Other duties that DHS has assumed need doing, such as emergency response, fire protection, countering weapons of mass destruction, cybersecurity, and infrastructure protection. That said, much of what DHS does on domestic security is duplicative of the FBI’s responsibilities in the DOJ, and most of its other missions would make sense under DOJ auspices.

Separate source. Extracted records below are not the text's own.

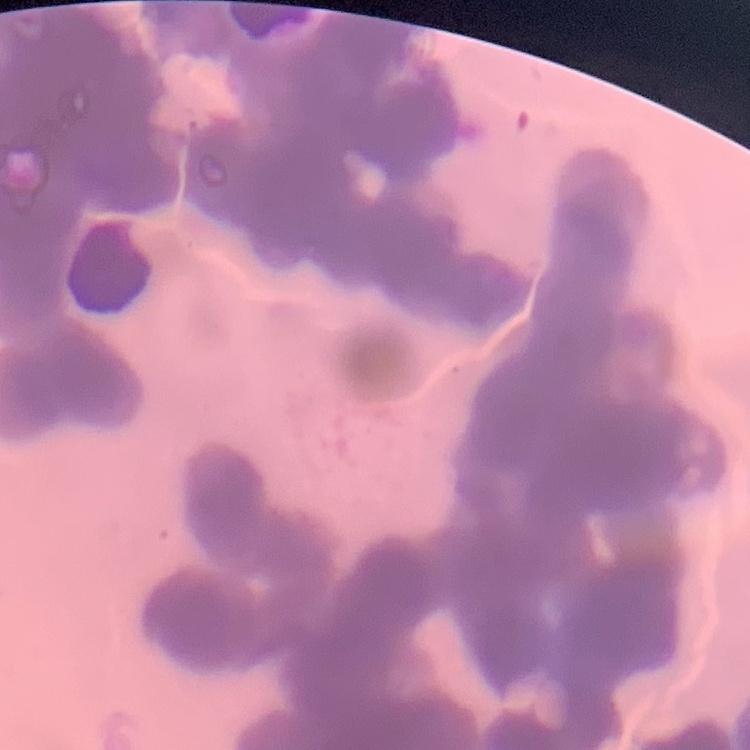 The erythrocytes exhibit rouleaux formation. Square crop of a larger photomicrograph. Field's or Giemsa stain. Thin blood smear.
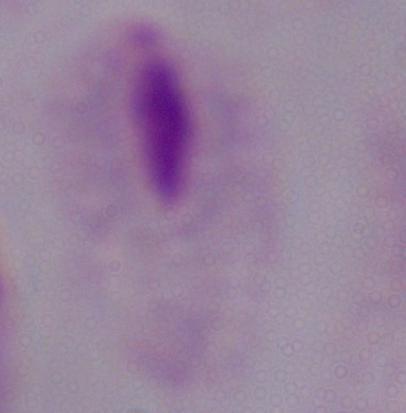

Photomicrograph. A trichomonad is shown. Captured at 1000x magnification.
Classify this cell by malaria status.
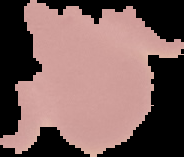

Uninfected.

Cell region segmented out of the field of view; the surrounding area is masked to black. From a thin blood film. Image is 184×157 pixels.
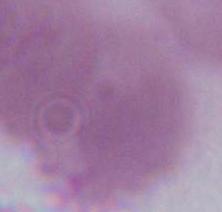
Summary:
  - Magnification: 1000x
  - Identification: red blood cell
  - Modality: photomicrograph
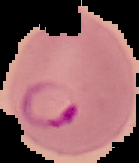
The area outside the segmented cell region is set to black. Image is 139×163 pixels. Malaria status: parasitized. From a thin blood film.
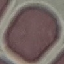
Summary:
  - Result: no malaria parasites detected
  - Stain: Giemsa
  - Capture: smartphone camera at the microscope eyepiece
  - Preparation: thin blood smear
  - Image type: automatically extracted cell patch, resized to 64 × 64 pixels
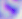

Summary:
  - Identification: Toxoplasma gondii
  - Modality: micrograph
  - Magnification: 400x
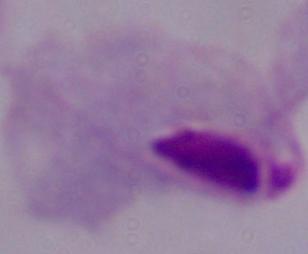

Summary:
  - Modality: micrograph
  - Magnification: 1000x
  - Identification: trichomonad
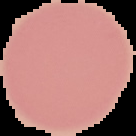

And then there’s history: For the most part, DHS has been counterproductive. Illegal immigration exploded and border security collapsed in the years after 9/11. The intelligence and strategic-planning components were instrumental in blinding our national security personnel. DHS downplayed the terrorist threat and our understanding of it by recommending that words like jihad be avoided. It saw Muslim Brotherhood–rooted Islamist organizations as community partners rather than community problems, which led to the shift in enforcement philosophy from counterterrorism to “countering violent extremism” (a shift that downplays the sharia supremacist ideology that drives terrorism by rationalizing that any ideology, taken to an extreme, can lead to violence). And it suggested that there was a major domestic terrorism threat fueled by Christians, conservative proponents of limited government, parents concerned about woke indoctrination in the schools, and soldiers returning from battle.

If I had my druthers, I’d eliminate DHS and assign its necessary responsibilities to other departments. If I had to keep it, I’d have it specialize in border security and immigration enforcement, while paring down its enforcement and counterterrorism operations and eliminating its duplicative, oft-politicized intelligence function. Of course, none of that is going to happen. Indeed, the so-called One Big Beautiful Bill Act added a staggering $190 billion in funding for DHS (through 2029), mostly for its core border and immigration missions.

But here’s the major point: The importance of the Department of Homeland Security is exaggerated because it has the term “homeland security” in it. In reality, homeland security is chiefly the responsibility of the military and intelligence services on the foreign front, and of the FBI and Justice Department (along with state and municipal law enforcement agencies) domestically. DHS does not add much of value that couldn’t be had by these other arms of government were there no DHS.

Nevertheless, DHS has inherited many government agencies and, as Audrey’s latest bombshell illustrates, doles out millions upon millions of dollars in government contracts. The upshot is that what it most desperately needs in a secretary is an expert in government management — a technocrat familiar with the labyrinth that is federal procurement and contracting, along with a depth of knowledge in federal immigration law and experience dealing with state law enforcement and security agencies.

I don’t have an informed view of whether Senator Markwayne Mullin (R., Okla.) fits that bill. His lack of experience with federal bureaucracy would worry me far more than his lack of a bachelor’s degree. But he seems to have been informed, savvy, and hardworking enough to build a successful business nearly from scratch. That suggests that he is detail-oriented — something he’ll need.

Like my NR colleagues on The Editors podcast, I’m surprised that a senator would want the job, but that status probably makes him a relatively easy confirmation, which the president needs. And being from Oklahoma means he’ll be replaced in the Senate by another Republican, which the president also needs. There have been some ethical questions raised about Mullin regarding outside income during his time in the House. On first blush, they strike me as stale and not particularly notable in the scheme of things, but I confess I haven’t delved into them. Clearly, though, given that a major self-dealing scandal seems to be brewing at DHS thanks to the Noem–Lewandowski tenure, Senator Mullin will need to show that he’s a break with the past, not more of the same.

In any event, don’t be taken in by the “homeland security” title. The job needs a good manager, not a cutting-edge national defense thinker.